Requirement 1.
In the Virgin Galactic flight text, what altitude did VSS Unity reach?
Requirement 2.
Write out the part of the Virgin Galactic flight text starting with "During the flight, the" and going on through "to generate revenue.".

Extracted text.
┌────────
After years of preparation, testing, and tragedy, Virgin Galactic has touched the edge of space. This Thursday in the skies over Mojave, California, the company's SpaceShipTwo, VSS Unity, was released from its mothership and fired its hybrid rocket engine for a full minute. This propelled pilots Mark "Forger" Stucky and Frederick "CJ" Sturckow at Mach 3 (1,934 knots, 2,225 mph, 3,581 km/h) to an altitude of 51.4 mi (82.7 km) before returning safely to Earth.

The flight was Virgin Galactic's fourth powered test flight of VSS Unity, and the company's first to reach the edge of space. Though the spaceplane did not reach the official limit of space of 62 mi (100 km), the altitude was regarded as high enough to be recognized by the US Federal Aviation Administration (FAA), which announced that the pilots will be awarded with FAA Commercial Astronaut Wings at a ceremony in Washington DC.

According to Virgin Galactic, the flight is not only a first for the company, but also the first-ever commercial passenger spacecraft to leave Earth, and the first US manned space launch since the retirement of the Space Shuttle in 2011.

VSS Unity powering into space
VSS Unity powering into space

During the flight, the spaceplane went into a suborbital trajectory. As it reached apogee, Virgin Galactic Mission Control radioed the now-astronauts, "Unity, welcome to space." At this point the craft was experiencing a prolonged moment of weightlessness, as it fell back to Earth at Mach 2.5 (1,611 knots, 1,854 mph, 2,984 km/h). When the air became dense enough, the pilots deployed the feathering tailplanes that allowed them to tumble safely down to controlled flight altitude like a maple seed.

Also on board the flight were four NASA Flight Opportunities Program space science and technology experiments, which also makes this Virgin Galactic's first flight to generate revenue.
└────────
Given records.
┌────────
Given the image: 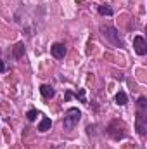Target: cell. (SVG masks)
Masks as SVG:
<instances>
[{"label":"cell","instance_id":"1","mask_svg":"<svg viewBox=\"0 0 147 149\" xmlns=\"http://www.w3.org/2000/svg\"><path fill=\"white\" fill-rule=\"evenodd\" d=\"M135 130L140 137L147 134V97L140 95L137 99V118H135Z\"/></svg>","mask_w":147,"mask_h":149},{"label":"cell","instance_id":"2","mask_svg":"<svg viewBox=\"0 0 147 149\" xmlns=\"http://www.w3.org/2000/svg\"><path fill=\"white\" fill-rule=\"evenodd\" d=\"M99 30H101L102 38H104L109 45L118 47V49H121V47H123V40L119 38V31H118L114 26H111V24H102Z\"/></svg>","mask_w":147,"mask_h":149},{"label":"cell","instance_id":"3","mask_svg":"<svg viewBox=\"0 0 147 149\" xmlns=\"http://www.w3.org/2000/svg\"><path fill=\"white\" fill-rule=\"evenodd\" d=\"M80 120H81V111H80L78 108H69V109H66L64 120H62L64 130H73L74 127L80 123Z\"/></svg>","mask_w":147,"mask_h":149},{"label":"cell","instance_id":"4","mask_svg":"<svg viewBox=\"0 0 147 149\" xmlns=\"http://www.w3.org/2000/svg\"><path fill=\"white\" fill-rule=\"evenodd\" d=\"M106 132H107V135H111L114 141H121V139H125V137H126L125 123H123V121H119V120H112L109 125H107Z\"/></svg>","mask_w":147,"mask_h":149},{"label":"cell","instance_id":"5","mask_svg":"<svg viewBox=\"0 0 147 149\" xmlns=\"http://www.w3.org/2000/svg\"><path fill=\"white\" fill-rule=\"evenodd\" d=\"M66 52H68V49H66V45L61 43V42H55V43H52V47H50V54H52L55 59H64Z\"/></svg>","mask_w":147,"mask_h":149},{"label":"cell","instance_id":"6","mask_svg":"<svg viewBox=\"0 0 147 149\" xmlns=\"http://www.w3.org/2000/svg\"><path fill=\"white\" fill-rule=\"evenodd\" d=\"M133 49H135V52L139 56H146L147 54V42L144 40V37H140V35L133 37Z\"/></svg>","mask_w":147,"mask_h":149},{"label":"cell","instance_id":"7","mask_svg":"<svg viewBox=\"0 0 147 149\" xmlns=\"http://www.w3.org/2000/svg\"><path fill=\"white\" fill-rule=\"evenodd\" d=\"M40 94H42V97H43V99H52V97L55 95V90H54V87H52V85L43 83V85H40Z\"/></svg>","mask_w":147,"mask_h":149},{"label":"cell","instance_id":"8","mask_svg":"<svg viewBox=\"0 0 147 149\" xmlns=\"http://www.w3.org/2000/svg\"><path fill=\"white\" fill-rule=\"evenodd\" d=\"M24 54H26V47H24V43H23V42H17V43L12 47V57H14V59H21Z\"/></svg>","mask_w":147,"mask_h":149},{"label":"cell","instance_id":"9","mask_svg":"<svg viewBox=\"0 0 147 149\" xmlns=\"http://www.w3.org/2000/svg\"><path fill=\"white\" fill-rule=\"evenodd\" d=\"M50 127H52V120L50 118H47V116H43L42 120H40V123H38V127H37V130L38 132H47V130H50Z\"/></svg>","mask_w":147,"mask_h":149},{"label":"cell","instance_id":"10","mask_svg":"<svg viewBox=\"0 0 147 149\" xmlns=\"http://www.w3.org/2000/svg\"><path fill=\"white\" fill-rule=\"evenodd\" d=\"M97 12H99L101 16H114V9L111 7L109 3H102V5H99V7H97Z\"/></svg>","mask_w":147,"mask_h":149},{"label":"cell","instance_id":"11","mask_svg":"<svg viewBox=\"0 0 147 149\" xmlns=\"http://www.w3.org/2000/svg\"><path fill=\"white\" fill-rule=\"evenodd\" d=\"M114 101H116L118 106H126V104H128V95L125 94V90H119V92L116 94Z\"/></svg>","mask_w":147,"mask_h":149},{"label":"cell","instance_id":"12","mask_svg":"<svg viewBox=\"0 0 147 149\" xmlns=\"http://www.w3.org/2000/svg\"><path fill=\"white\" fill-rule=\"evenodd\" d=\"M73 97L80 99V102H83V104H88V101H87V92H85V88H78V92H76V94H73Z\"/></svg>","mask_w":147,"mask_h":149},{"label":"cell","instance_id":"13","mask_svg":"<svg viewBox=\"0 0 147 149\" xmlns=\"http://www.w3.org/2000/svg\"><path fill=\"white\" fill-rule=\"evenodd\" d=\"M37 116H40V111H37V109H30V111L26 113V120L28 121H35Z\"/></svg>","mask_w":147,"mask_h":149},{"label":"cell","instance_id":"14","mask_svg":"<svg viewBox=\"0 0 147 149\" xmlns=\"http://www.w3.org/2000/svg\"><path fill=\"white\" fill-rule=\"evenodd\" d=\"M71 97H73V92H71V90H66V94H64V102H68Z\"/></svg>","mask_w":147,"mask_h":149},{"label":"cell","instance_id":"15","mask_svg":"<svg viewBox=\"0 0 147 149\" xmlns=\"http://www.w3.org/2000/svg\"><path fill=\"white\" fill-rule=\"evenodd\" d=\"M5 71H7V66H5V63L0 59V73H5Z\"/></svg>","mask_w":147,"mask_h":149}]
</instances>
└────────
Worked solution 1.
51.4 mi (82.7 km)

Worked solution 2.
During the flight, the spaceplane went into a suborbital trajectory. As it reached apogee, Virgin Galactic Mission Control radioed the now-astronauts, "Unity, welcome to space." At this point the craft was experiencing a prolonged moment of weightlessness, as it fell back to Earth at Mach 2.5 (1,611 knots, 1,854 mph, 2,984 km/h). When the air became dense enough, the pilots deployed the feathering tailplanes that allowed them to tumble safely down to controlled flight altitude like a maple seed.

Also on board the flight were four NASA Flight Opportunities Program space science and technology experiments, which also makes this Virgin Galactic's first flight to generate revenue.